Unloaded the gun at one running 300 yards away,but I dont think I hit it.


----------



## nicklesman (Jun 29, 2006)

I think I hit it
It was dragging a leg 
I got specs of blood 
I almost shot my truck (I heard this Sunday)
I thought it was a doe 

_OutdoorHub Mobile, the information engine of the outdoors_


----------



## wildman (Sep 3, 2008)

I have *MONKEY BUTT*!!!!! by day one.


----------



## crappiewacka (Apr 7, 2009)

Look at this!


----------



## lomssl (Mar 25, 2006)

:! Heavy rain and winds gusting up to 45 mph


----------



## Hetfieldinn (May 17, 2004)

Lundy said:


> I thought it was unloaded
> I thought the safety was on
> Can I borrow some shells, I'm out
> I thought he was a deer
> The beer cans were making noise in my pack


lol.

Hold my beer.

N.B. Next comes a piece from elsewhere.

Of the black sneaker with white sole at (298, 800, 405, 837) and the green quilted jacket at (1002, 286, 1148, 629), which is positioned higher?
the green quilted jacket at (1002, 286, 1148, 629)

I think I see one.


----------



## icefisherman4life (Aug 5, 2007)

I think i got hemroids.
Dang it im chafed.


----------



## Snakecharmer (Apr 9, 2008)

From your wife or girlfriend via text or phone - " I missed my period"


----------



## Spaniel235 (Jun 19, 2005)

From your wife AND your girlfriend 

Outdoor Hub mobile, the outdoor information engine


----------



## Bad Bub (Jan 17, 2006)

Spaniel235 said:


> From your wife AND your girlfriend
> 
> Outdoor Hub mobile, the outdoor information engine


Ha ha ha!!!! Nice!

Outdoor Hub mobile, the outdoor information engine


----------



## FISNFOOL (May 12, 2009)

Squeal like a piggy


----------



## icebucketjohn (Dec 22, 2005)

It won't start
We're outa' gas
Where are we?
I thought you brought it!
Which way... left or right?
You forgot what?????


----------



## sherman51 (Apr 12, 2011)

wet powder
bad cap
rain
lost ramrod
broke ramrod
flat
stuck
dropped gun
bumped scope
no powder

i guess you can tell im a black powder guy. i have had or heard all of the above at one time or another.


----------



## Snakecharmer (Apr 9, 2008)

Could you pop this zit on my rump?

Does it look like this hemmoroid is infected?

Is there anymore TP?


----------



## RichsFishin (Nov 4, 2007)

You wanna share this Snuggie with me.....LOL.........Rich


----------



## FISNFOOL (May 12, 2009)

That's a cow.


----------



## leupy (Feb 12, 2007)

Well at least it will eat good
Throw her in your hunting coat and let's get back to camp
Who was in here last? NEXT TIME TURN ON THE FAN!!!!
Did you just say you drank MY last beer?
The Amish just drove our woods!


----------



## Eric E (May 30, 2005)

Do you have a spare key to your truck? I lost the keys somewhere in the crp field...


----------



## McMish (Mar 23, 2009)

the 2012 election results


----------



## Shortdrift (Apr 5, 2004)

Look1........It still has milk on it's lips


----------



## Bazzin05 (Feb 2, 2011)

FISNFOOL said:


> That's a cow.



Or...

That's a cow??


----------



## ezbite (May 25, 2006)

i think i saw bigfoot or it looked bigger thru the scope.


----------



## killingtime (Apr 29, 2009)

i sleep walk naked.


----------



## sherman51 (Apr 12, 2011)

why do you have your shorts on backwards??
what do you mean, you sleep in the buff??
does anyone have any brown shoe polish??
can i borrow your hanky?? my deer has something white on its lips.
sherman


----------



## joerugz (Feb 28, 2007)

...when I bend over, check me for ticks.


----------



## wildman (Sep 3, 2008)

icebucketjohn said:


> It won't start
> We're outa' gas
> Where are we?
> I thought you brought it!
> ...


"Do you have a spare key to your truck? I lost the keys somewhere in the crp field..." 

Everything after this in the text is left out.